O fim dessa Era se deu na total aniquilação e ruína da cultura de Khazard. Muitas teorias e lendas se formaram para tentar explicar o que, da fato aconteceu, mas a verdade talvez seja uma combinação de todos esses fatores. Uma das causas apontada é o levante dos povos escravizados durante milênios. Percebendo a decadência e o descuido de seus superiores, presos em uma batalha entre si próprios, os escravos usaram as armas que possuíam contra seus mestres, libertando-se de milhares de anos de opressão. Outra causa apontada é a liberação sobre o mundo de forças cataclísmicas sobre as quais os Reis-Bruxos não tinham como controlar e que causaram a ruína de Khazard. As entidades extraplanares se cansam até mesmo dos mais dedicados servos. Ainda há aqueles que dizem que, simplesmente, a hora da cobrança das barganhas feitas pelos bruxos do Império chegou, e o preço foi alto demais.



5- A Era das Ruínas
A Era seguinte foi marcada pelas ruínas e pela destruição que se seguiu à queda de Khazard. O mundo foi deixado completamente devastado e cheio de marcas das guerras e desastres provocados pelos Reis-Bruxos. As grandes cidades do Império foram devastadas e saqueadas pelos sobreviventes, que deixaram estes lugares malditos com medo da herança sinistra deixada pelos Reis-Bruxos. 

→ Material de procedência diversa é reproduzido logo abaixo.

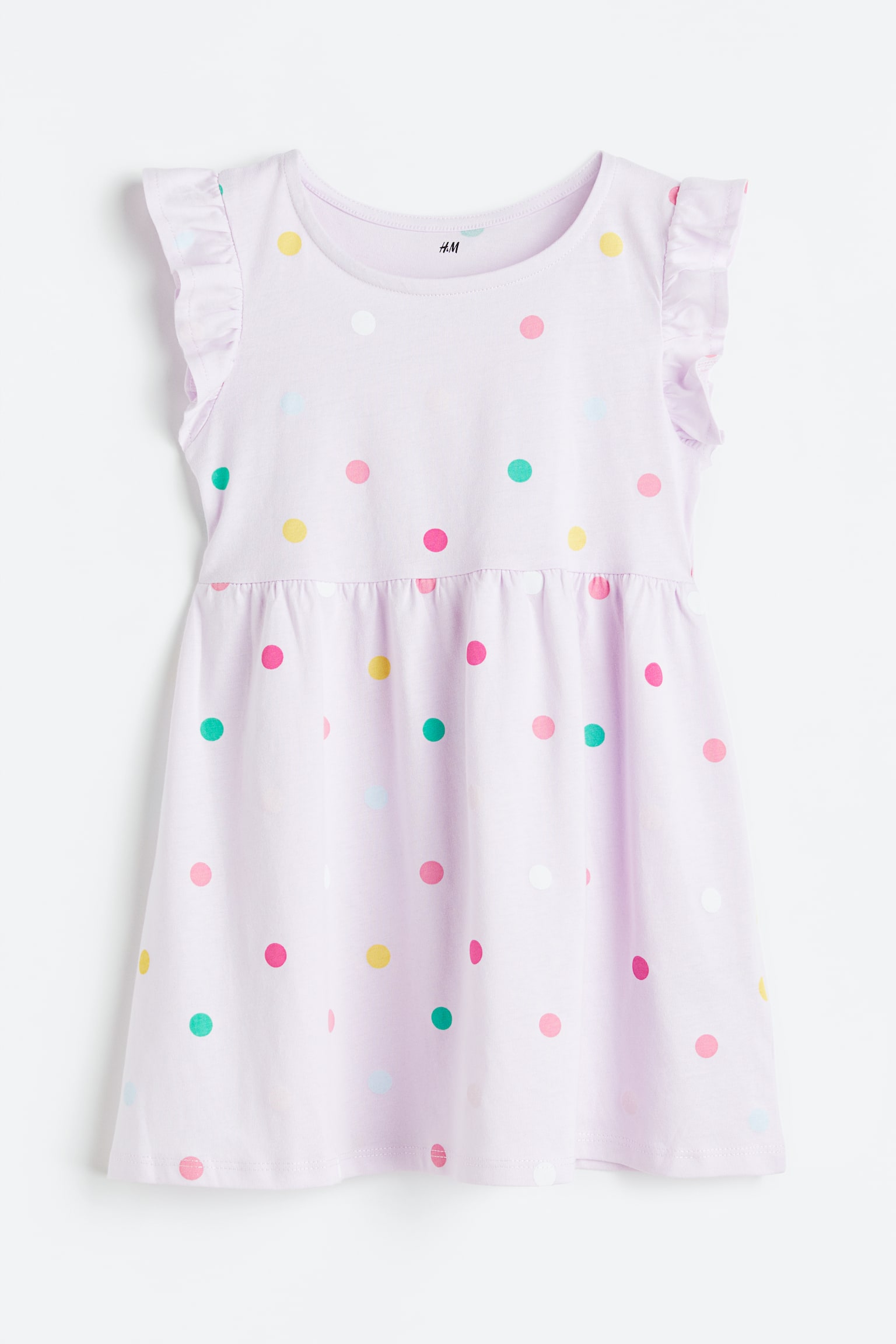 Patterned dress - Light purple/Spotted/Dusty pink/White striped/Dusty purple/Hearts/Natural white/Spotted - 1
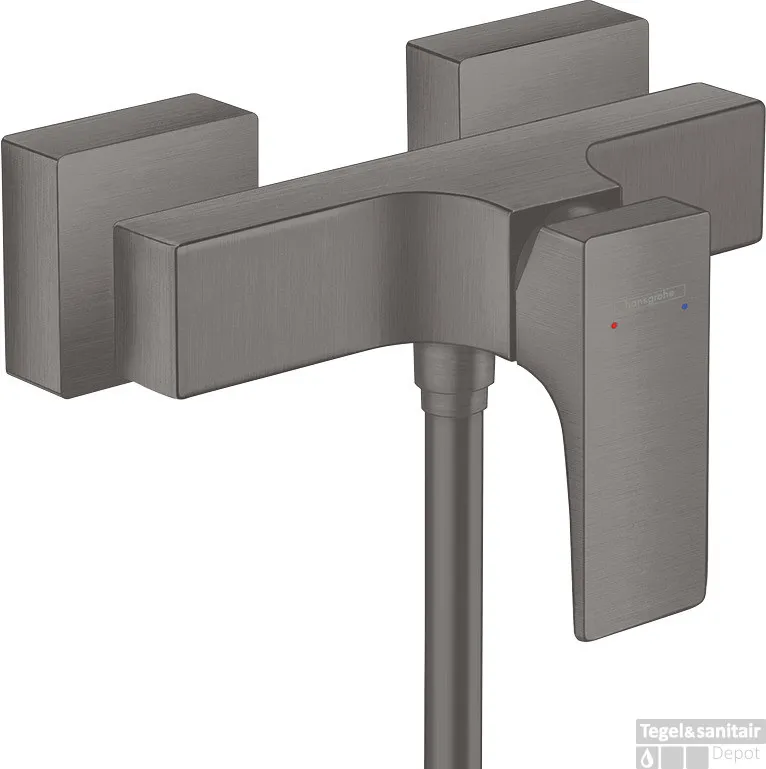 Hansgrohe Metropol ééngreeps douchemengkraan opbouw met rechte greep, Brushed Black Chrome Goedkoop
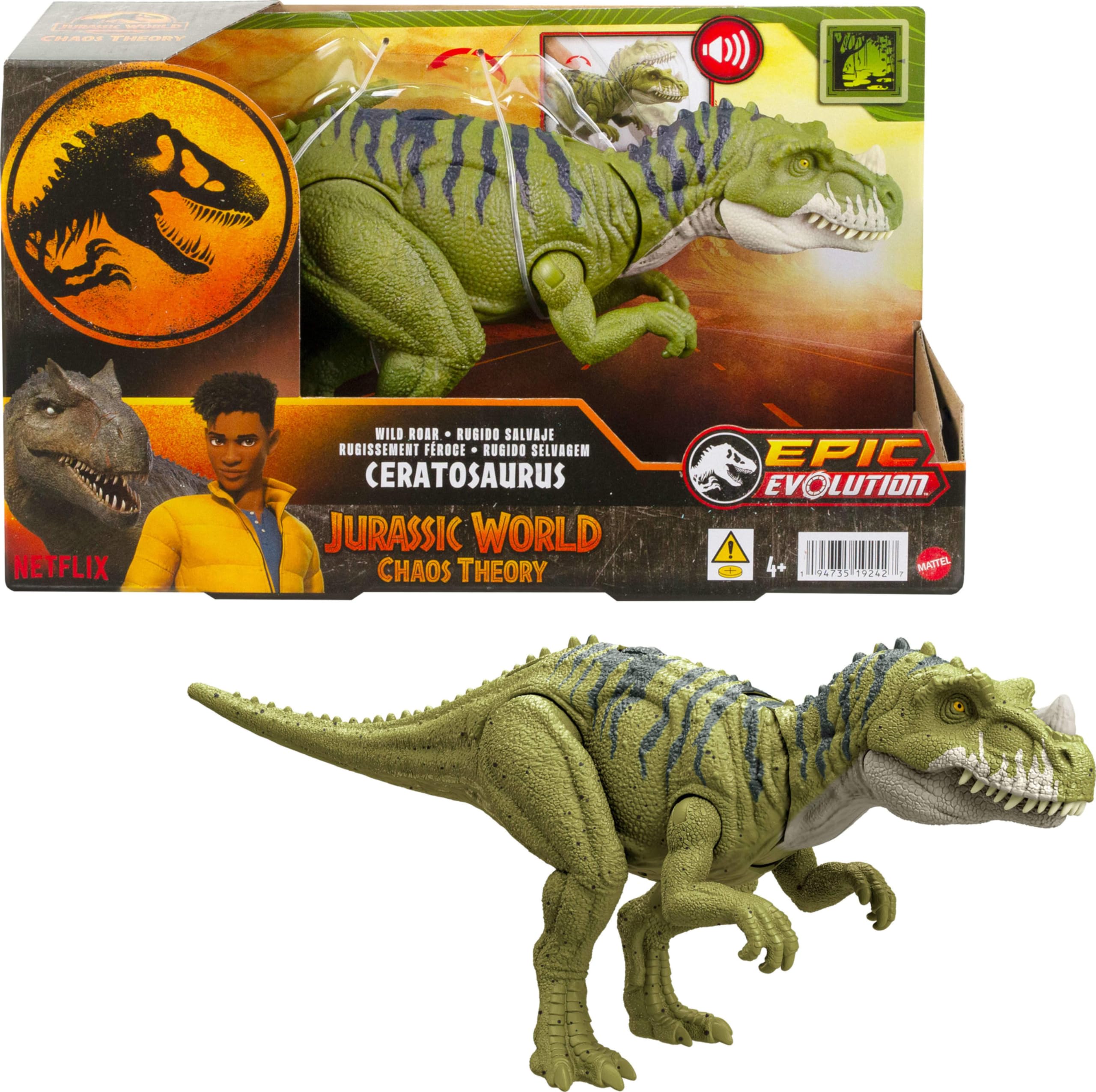 Figura De Dinosaurio Jurassic World Wild Roar Ceratosaurus Toy - Venta Internacional.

Bestas inumanas e outras criações horríveis de Khazard se viram livres de seus senhores e, agora, vagavam por Thalas sem impedimentos. Os povos oprimidos, milênios debaixo da feitiçaria de Khazard, não possuíam capacidade para formar novas civilizações e batalhar por um espaço no mundo sobre aquelas condições. Os homens voltaram à barbárie e demoraria muito para que ele voltasse a erguer cidades. 

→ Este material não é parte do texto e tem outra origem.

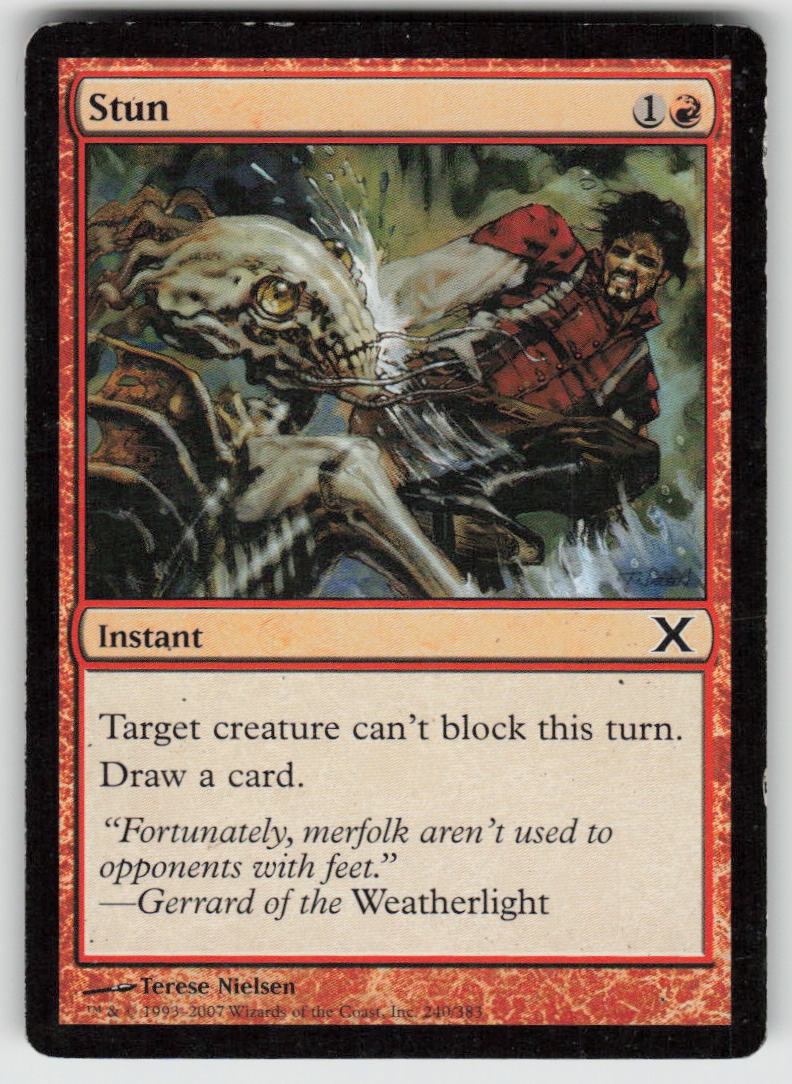 Stun Common 10th Edition 240 MTG Heavily Played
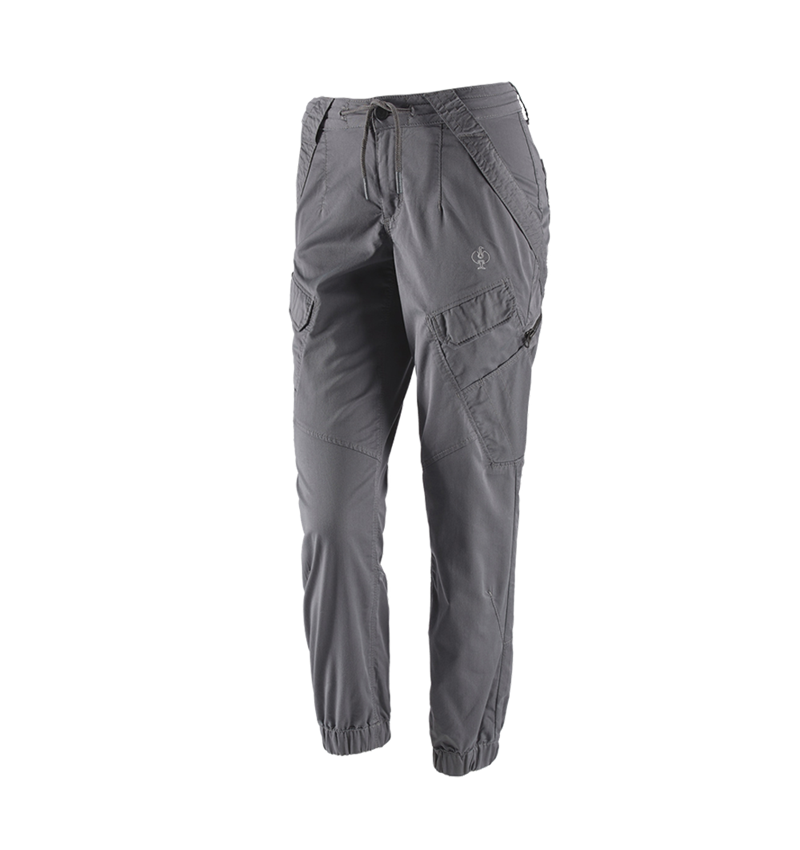 Pracovné nohavice: Cargo nohavice e.s. ventura vintage, dámske + čadičovo sivá 2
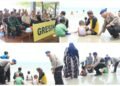 Kapolres Gresik Pantau Langsung di Pantai Dalegan Pastikan Keamanan Wisatawan Lebaran 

Essa Era é marcada por uma incrível falta de registros históricos e apenas lendas e historias transmitidas pela tradição oral dos povos primitivos contam o que teria acontecido. A maioria se concentra em relatos de como seu povo deixou as ruínas de Khazard, viajou por anos e anos, enfrentando bestas e demônios terríveis, até chegar na terra prometida por seus deuses e líderes e se estabeleceram, fundando as tradições e comunidades que dariam origem às culturas conhecidas nos tempos atuais.



6- A Era do Reerguimento

Vivemos na Era do Reerguimento. Os povos, depois de anos vivendo sobre as sombras das ruínas das civilizações passadas, voltam a erguer cidades e olhar para um futuro. Sejam formando grandes enclaves de tribos nas selvas do sul, grandes encontros de clãs no norte gelado, ou retornando para as Cidades-Estados e as reerguendo como conseguem, os homens e mulheres de Thalas novamente podem ser chamados de civilizados – muito embora entre eles, cada povo se acha mais civilizado que o outro.
Entretanto, os povos atuais ainda são muito insipientes no que diz respeito às suas realizações, tanto em termos culturais, militares, religiosos ou arcanos. A maior parte dos artistas, artificies, sacerdotes e feiticeiros se limitam a imitar e copiar os fragmentos de suas artes que sobreviveram aos cataclismas que afetaram este mundo. Por isso, a busca por segredos antigos e perdidos é uma atividade constante e uma forte motivação para as pessoas desta Era.
Ainda assim, muitos dos males, demônios e criaturas sinistras, que causaram tantos desastres às civilizações que agora estão em ruínas e esquecidas, também são encontrados no mesmo lugar em que o conhecimento que os novos povos decidem procurar por seus tesouros e segredos. Desta forma, cada descoberta nova é uma barganha, podendo gerar grandes tesouros e ganhos, assim como grandes perdas e terríveis acontecimentos.
O mundo de hoje, então, se vira para um futuro ainda incerto, ainda que vislumbrando o passado, muito distante. As cidades que outrora abrigavam grandes civilizações, agora guardam povos frágeis, decadentes e que ainda buscam seu lugar no mundo. A pergunta é: será que Thalas ainda tem lugar para eles?